Records taken from a collection:
::::::::
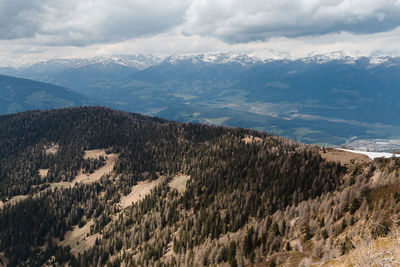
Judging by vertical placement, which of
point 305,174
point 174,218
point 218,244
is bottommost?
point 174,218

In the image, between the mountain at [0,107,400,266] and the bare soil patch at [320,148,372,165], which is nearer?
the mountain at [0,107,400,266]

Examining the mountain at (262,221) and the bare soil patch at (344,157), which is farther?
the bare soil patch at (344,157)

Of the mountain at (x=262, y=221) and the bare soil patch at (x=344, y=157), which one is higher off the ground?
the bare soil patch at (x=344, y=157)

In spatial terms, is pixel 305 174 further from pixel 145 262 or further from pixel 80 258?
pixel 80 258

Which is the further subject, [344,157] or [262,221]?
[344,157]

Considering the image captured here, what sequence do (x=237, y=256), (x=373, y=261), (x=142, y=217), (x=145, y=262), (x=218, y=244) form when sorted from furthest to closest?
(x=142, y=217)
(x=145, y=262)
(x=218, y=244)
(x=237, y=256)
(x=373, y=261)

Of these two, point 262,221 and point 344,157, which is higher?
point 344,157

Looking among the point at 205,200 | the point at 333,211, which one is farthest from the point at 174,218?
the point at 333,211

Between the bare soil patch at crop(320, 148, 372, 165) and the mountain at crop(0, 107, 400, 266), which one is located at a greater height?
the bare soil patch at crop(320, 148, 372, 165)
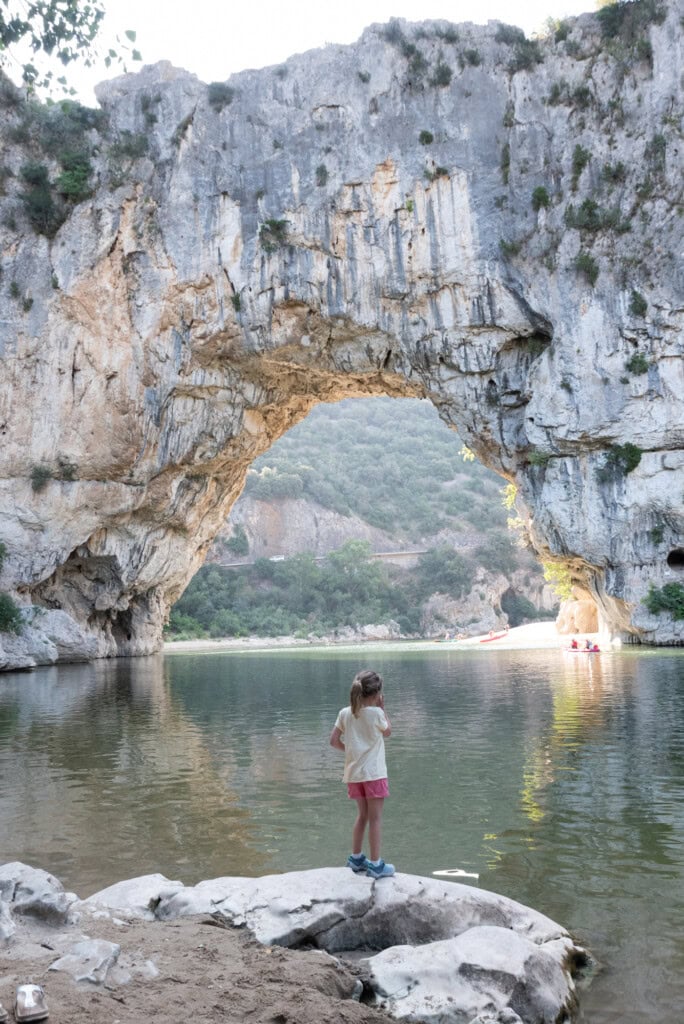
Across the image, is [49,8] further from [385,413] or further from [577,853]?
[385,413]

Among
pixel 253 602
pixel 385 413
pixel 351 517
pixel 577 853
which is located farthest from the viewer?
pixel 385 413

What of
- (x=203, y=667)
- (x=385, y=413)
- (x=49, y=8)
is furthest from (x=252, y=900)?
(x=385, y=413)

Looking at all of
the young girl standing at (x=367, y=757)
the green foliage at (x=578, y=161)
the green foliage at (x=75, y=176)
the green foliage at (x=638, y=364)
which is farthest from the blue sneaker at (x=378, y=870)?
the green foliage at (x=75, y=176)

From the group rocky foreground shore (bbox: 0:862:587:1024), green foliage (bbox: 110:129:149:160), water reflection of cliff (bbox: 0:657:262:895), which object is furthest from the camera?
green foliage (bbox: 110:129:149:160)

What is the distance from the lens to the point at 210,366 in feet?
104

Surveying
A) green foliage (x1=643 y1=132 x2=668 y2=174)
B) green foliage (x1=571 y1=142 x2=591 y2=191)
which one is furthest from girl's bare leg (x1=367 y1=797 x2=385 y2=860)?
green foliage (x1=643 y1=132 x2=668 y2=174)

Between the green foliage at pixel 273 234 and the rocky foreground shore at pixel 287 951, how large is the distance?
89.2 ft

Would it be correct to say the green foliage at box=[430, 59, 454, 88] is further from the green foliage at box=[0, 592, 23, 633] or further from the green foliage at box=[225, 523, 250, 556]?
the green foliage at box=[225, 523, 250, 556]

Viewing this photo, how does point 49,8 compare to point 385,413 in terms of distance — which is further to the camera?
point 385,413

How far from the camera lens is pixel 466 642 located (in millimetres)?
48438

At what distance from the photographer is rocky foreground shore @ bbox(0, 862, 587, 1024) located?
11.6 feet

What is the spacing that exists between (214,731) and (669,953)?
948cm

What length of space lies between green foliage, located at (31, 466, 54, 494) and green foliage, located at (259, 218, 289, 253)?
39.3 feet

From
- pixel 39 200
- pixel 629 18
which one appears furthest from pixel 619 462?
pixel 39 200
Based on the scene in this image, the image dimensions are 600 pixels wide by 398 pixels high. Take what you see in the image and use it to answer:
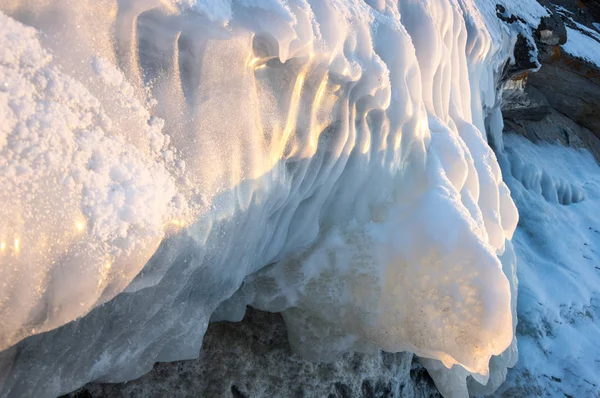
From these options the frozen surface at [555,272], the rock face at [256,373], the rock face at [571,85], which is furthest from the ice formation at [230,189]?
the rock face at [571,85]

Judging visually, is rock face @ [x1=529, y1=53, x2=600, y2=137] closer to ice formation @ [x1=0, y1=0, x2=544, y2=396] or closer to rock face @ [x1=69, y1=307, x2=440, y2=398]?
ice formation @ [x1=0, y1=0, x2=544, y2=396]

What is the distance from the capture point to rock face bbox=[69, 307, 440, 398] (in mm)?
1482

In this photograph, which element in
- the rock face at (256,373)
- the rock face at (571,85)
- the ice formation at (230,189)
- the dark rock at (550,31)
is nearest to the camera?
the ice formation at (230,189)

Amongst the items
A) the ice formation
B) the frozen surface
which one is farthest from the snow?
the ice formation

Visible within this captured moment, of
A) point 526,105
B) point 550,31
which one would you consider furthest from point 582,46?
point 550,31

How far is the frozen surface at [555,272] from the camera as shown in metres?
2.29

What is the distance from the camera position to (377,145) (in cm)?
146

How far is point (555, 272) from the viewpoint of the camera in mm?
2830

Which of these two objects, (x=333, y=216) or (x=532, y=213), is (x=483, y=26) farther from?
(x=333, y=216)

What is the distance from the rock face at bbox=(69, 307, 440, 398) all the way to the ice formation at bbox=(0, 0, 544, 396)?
::::::::
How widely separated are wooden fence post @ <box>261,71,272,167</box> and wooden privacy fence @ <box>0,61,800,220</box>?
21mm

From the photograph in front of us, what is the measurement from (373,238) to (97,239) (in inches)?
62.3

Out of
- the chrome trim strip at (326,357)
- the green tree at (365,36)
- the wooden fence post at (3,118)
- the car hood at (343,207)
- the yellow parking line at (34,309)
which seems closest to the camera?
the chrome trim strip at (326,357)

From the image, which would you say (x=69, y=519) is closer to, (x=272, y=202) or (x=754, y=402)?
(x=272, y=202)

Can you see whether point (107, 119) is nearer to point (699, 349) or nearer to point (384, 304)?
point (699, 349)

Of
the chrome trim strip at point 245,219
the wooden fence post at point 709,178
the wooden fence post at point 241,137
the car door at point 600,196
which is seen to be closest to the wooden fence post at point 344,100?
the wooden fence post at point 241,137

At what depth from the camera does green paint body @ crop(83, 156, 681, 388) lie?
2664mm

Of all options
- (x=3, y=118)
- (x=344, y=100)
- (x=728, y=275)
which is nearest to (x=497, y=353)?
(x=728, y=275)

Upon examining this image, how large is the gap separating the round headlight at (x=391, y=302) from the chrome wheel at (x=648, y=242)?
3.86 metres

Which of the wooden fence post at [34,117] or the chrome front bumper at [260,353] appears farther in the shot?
::::::::
Pick out every line in the records above that contains the string "bbox", matching case exactly.

* [RESPONSE TO THE EXERCISE]:
From the group rocky foreground shore (bbox: 0:862:587:1024), green foliage (bbox: 110:129:149:160), water reflection of cliff (bbox: 0:657:262:895), which object is furthest from the camera?
green foliage (bbox: 110:129:149:160)
At what distance from the photographer is rocky foreground shore @ bbox(0, 862, 587, 1024) located?
What is the distance from the capture point to rock face bbox=[69, 307, 440, 398] (in mm)?
What is the distance from the rock face at bbox=(69, 307, 440, 398) all the way to the ice formation at bbox=(0, 0, 544, 396)?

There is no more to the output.